== Listed records ==
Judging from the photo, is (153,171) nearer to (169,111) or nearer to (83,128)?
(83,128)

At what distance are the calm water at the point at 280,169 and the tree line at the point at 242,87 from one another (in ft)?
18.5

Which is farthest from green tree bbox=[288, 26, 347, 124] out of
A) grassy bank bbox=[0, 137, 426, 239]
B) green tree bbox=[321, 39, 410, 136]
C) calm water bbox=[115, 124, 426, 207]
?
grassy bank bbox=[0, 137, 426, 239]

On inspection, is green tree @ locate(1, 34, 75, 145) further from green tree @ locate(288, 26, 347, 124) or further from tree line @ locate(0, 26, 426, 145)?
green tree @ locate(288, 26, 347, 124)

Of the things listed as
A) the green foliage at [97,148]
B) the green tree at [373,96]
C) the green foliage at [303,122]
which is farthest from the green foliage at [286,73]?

== Problem details ==
Copy every item above verbatim, keeping each line and the order of the lines unchanged.

== Result ==
Judging from the photo, is (153,171) nearer to (169,111) or nearer to (83,128)?
(83,128)

At what distance are the calm water at the point at 280,169 and the tree line at the point at 242,87 from one another (in ft)?
18.5

Which is farthest from green tree bbox=[288, 26, 347, 124] out of
A) grassy bank bbox=[0, 137, 426, 239]
B) green tree bbox=[321, 39, 410, 136]
C) calm water bbox=[115, 124, 426, 207]
?
grassy bank bbox=[0, 137, 426, 239]

On inspection, is green tree @ locate(1, 34, 75, 145) further from green tree @ locate(288, 26, 347, 124) or further from tree line @ locate(0, 26, 426, 145)?
green tree @ locate(288, 26, 347, 124)

Of the things listed as
A) the green foliage at [97,148]
B) the green tree at [373,96]
C) the green foliage at [303,122]
which is farthest from the green foliage at [286,73]?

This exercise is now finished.